Subject to available funding

By Zachary Davis

Legislative Hall in Dover, Delaware

Legislative Hall in Dover, Del.

When the price tag was under $1 million, the 2017–2018 Delaware General Assembly overwhelmingly approved bills that should benefit the disability community.

Delawareans with disabilities no longer will face discrimination in organ transplant determinations. School resource officers will be trained to use de-escalation, not restraint and seclusion, as a disciplinary technique. State health services won’t be able to “claw back” funds from ABLE accounts upon the beneficiary’s death.

The Legislature also started a program to forgive as much as $10,000 in student loans for educators in short-staffed fields, including special education. And with a growing population of students diagnosed with autism, lawmakers created positions for autism specialists who will offer training and assistance in schools across Delaware. The new Delaware Advance Scholarship Program will reduce tuition costs for students with intellectual disabilities attending college.

When a bill’s price tag topped $1 million, though, state lawmakers stepped forward, rocked backward, or stood still.

Case In Point I: Lawmakers made space in the budget for a one-time $2.9 million payment for K–3 basic special education. Bravo, so far as it goes. Schools will be able to hire and train critically-needed educators. But a bill to make the funding permanent died in committee.

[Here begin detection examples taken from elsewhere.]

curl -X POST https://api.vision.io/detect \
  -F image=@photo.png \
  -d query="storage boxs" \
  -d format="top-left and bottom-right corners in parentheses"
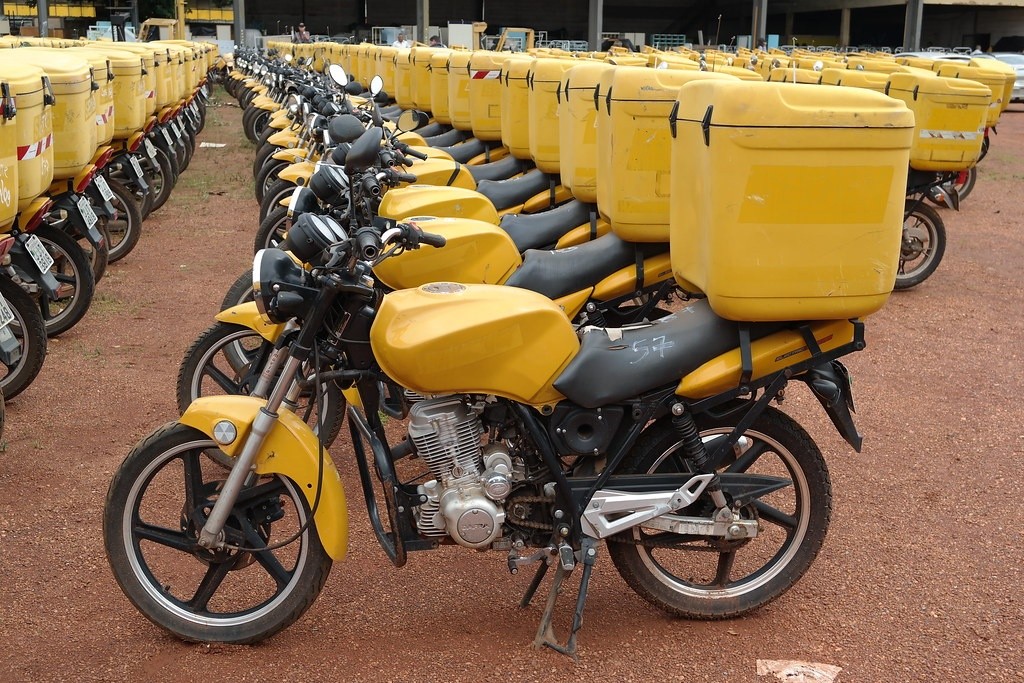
top-left (525, 58), bottom-right (615, 174)
top-left (670, 79), bottom-right (916, 322)
top-left (0, 64), bottom-right (55, 212)
top-left (446, 51), bottom-right (476, 130)
top-left (266, 41), bottom-right (377, 89)
top-left (499, 54), bottom-right (553, 160)
top-left (110, 42), bottom-right (173, 112)
top-left (968, 58), bottom-right (1016, 112)
top-left (94, 47), bottom-right (149, 140)
top-left (931, 61), bottom-right (968, 73)
top-left (594, 66), bottom-right (740, 241)
top-left (885, 72), bottom-right (992, 172)
top-left (392, 47), bottom-right (412, 110)
top-left (818, 68), bottom-right (891, 94)
top-left (466, 50), bottom-right (534, 141)
top-left (374, 46), bottom-right (406, 98)
top-left (557, 61), bottom-right (616, 202)
top-left (48, 47), bottom-right (115, 148)
top-left (0, 48), bottom-right (99, 178)
top-left (525, 46), bottom-right (935, 81)
top-left (937, 64), bottom-right (1007, 127)
top-left (0, 37), bottom-right (218, 105)
top-left (0, 78), bottom-right (18, 234)
top-left (766, 68), bottom-right (822, 85)
top-left (84, 44), bottom-right (160, 120)
top-left (365, 45), bottom-right (389, 89)
top-left (426, 52), bottom-right (451, 124)
top-left (408, 47), bottom-right (456, 112)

Missed opportunity.

Nobel Prize-winning economist James Heckman estimates every dollar invested in early education and intervention results in $7–$10 saved. It stems from the positive impact on the health, communication skills, cognitive development and social/emotional development of children with developmental disabilities. These children use fewer health and special education services. They are less likely to engage in criminal behavior. They have more success finding jobs. The state, in turn, spends less on education, health care and corrections while bringing in more tax revenue.

Case In Point II: Lawmakers appeared enthusiastic early on in their consideration of the Michael McNesby Act. The act phases in higher reimbursement rates to care providers for adults with I/DD, aiming to increase wages for direct support professionals (DSPs).

However, a late amendment added that payments would be “subject to available funding.” Disability advocates had asked for $9 million in fiscal year 2019, but the Joint Finance Committee decided on $4.7 million. Progress, but a paucity of progress.

Reports from the U.S. Department of Health and Human Services in 2006 and the President’s Committee for People with Intellectual Disabilities in 2017 agree that raising DSP wages leads to improved health outcomes. It reduces the staff turnover and vacancy rate, which lightens each DSP’s workload. With more DSPs providing individualized care, adults with intellectual and developmental disabilities would need to rely less on other state health services. Moreover, DSPs—who currently have some of the highest injury and illness rates of all professions—would experience less physical and mental stress. The state would also spend less on health care and take in more tax revenue.

To their credit, Delaware lawmakers embraced much-needed disability legislation. They hesitated, however, to open the wallet wide enough to add other needed supports, despite the soundness of the investment. When, next year, similar opportunities present themselves, will they balk in the face of multi-million dollar costs or exhibit fiscal and social prudence?

About the Author

Zachary Davis is an outreach associate at the Center for Disability Studies. An Elkton, Md. resident, he first studied saxophone performance at the Lawrence Conservatory of Music in Appleton, Wis. After the onset of a severe mental disorder, he moved back home and transferred to the University of Delaware.